Thursday, July 29, 2010

Missing: INTO THE DARK

Day is just opening its eyes. My slippers are where I left them on the floor next to my side of the bed. They are turned so I can step right into them without bending over. Mary, my wife, barely moves but manages, in her still sleepy voice, to say ‘Goodbye, Lover. Be careful out there.’ She gets a quick but caring peck on her neck from me as I head towards the window to lift the shades.

I see nothing outside but gray, damp fog. It works magic on me and I get temporarily depressed. I pocket that feeling and go downstairs to fix my breakfast, a large glass of cold Florida O.J. to wash down my daily vitamin allowance, a package of Quaker instant oatmeal goes in the bowl Mary has left on the table for me as well as raisins in a plastic bag. I drown them in milk and they all get nuked together.

At 7:30 I am ready to go out in the gloom and add my black face to my neighbors as we head to the docks. The fog is almost impenetrable. I hear voices. Steps sound like they are in a distant cave. Nobody seems to see me. I feel invisible. Curley’s footsteps near me. He doesn’t stop. ‘Hey, Curley, what’s the hurry? Wait for me,’ I call. ‘Hey, are you deaf? Wait for me.’ Curley walks on and joins two of our fellow workmen, Jim and Malcolm.  Now I am really nervous. In the damp fog, I start to sweat. Are my buddies deaf, blind? Am I dead? My feet feel like they are in cement blocks yet I can lift them and rush ahead of Jim and Curley. Jim stops to pick up a quarter that may have fallen out of a hole in his pocket.
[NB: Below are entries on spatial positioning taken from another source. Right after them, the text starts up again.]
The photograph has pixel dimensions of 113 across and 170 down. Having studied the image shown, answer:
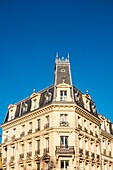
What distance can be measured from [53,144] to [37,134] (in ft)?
14.0

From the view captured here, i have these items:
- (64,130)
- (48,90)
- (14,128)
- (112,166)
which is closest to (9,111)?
(14,128)

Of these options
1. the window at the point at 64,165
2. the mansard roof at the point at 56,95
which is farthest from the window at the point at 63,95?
the window at the point at 64,165

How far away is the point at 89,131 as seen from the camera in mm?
46875

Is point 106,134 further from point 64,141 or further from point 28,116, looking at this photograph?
point 28,116

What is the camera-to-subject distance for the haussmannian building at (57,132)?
41.6 metres

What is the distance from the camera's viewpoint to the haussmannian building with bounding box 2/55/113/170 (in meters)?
41.6

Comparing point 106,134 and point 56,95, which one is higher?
point 56,95

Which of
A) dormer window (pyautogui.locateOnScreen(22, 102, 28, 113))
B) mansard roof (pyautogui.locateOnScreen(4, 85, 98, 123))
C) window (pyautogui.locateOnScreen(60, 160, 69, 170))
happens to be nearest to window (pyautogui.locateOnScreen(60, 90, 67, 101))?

He swings right and still doesn’t see me. It’s as if I don’t exist. Like a whimpering child, I stand there, bewildered, really frightened. Malcolm asks, ‘Have any of you seen Tyrone since last night? ‘No,’ says Andy, ‘but I talked to him on the phone last night trying to set up a poker game. He couldn’t make it. I’ll call him now. Maybe he’s sick.’ I touch Andy’s hand but there is no response. I don’t want him to call Mary. She’ll worry too much. I knock the cell out of Andy’s hand. It drops on the cement pavement and may have cracked.
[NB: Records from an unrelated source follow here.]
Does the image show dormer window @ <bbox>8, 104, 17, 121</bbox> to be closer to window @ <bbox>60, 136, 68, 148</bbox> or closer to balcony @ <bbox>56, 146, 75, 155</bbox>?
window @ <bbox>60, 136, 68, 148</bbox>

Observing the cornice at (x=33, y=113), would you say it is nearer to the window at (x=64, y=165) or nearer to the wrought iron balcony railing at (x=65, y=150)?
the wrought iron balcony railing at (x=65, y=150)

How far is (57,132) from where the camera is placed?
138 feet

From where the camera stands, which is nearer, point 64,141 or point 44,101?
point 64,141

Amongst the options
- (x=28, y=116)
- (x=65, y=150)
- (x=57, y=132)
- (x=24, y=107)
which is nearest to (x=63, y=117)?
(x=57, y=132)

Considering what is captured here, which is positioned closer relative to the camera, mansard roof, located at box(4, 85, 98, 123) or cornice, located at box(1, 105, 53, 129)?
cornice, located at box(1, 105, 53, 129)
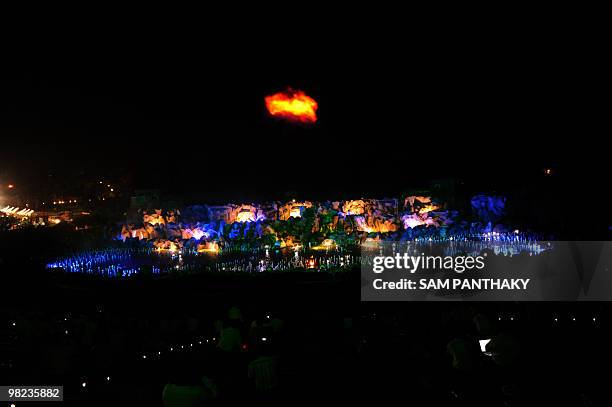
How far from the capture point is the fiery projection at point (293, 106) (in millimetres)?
24844

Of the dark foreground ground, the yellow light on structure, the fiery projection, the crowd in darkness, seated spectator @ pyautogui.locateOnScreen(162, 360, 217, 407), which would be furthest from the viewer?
the fiery projection

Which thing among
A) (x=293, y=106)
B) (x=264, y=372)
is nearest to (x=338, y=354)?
(x=264, y=372)

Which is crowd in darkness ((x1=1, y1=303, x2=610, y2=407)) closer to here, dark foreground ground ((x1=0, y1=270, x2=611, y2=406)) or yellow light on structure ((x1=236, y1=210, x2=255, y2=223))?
dark foreground ground ((x1=0, y1=270, x2=611, y2=406))

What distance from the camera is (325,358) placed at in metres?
6.86

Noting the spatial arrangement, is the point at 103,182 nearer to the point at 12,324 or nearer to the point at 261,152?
the point at 261,152

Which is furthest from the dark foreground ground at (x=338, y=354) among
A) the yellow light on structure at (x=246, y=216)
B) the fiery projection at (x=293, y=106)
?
the fiery projection at (x=293, y=106)

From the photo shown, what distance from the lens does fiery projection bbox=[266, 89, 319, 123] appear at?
24.8 metres

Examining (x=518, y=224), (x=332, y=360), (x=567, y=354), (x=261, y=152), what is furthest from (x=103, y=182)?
(x=567, y=354)

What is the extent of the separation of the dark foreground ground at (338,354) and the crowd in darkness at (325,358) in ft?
0.06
There are two huge container ships ready for us. Most of the gangs are ready. I am ready too but nobody knows it. Nobody sees me. The sun is making an effort to force itself into the day. I look up to where it should be and call out, ‘Hey, Lord, excuse my familiarity and my lack of coming to church every week, but I need you, need you now. Nobody sees me. Nobody hears me. If I am dead, just let me know. I’ll go anywhere you send me. Please, oh Lord. Help me!’

The sun begins to warm the sky, the air, the bay. The fog lifts its wings and flies north.

Curly, Jim, Malcolm have their backs to me as they get in line for assignments. I take one more chance and call out, ‘Hey, Curly, Jim, wait up. I’m in line behind you.’ The turn around and see me, actually see me. They wave. Curly yells the loudest, ‘Where the hell have you been. We’ve been worried about you, thought you might have died in the night.’

I pull myself together and say all I can. ‘Don’t sweat it, Guys. I’m here now and that’s good enough for me and will have to be good enough for you.’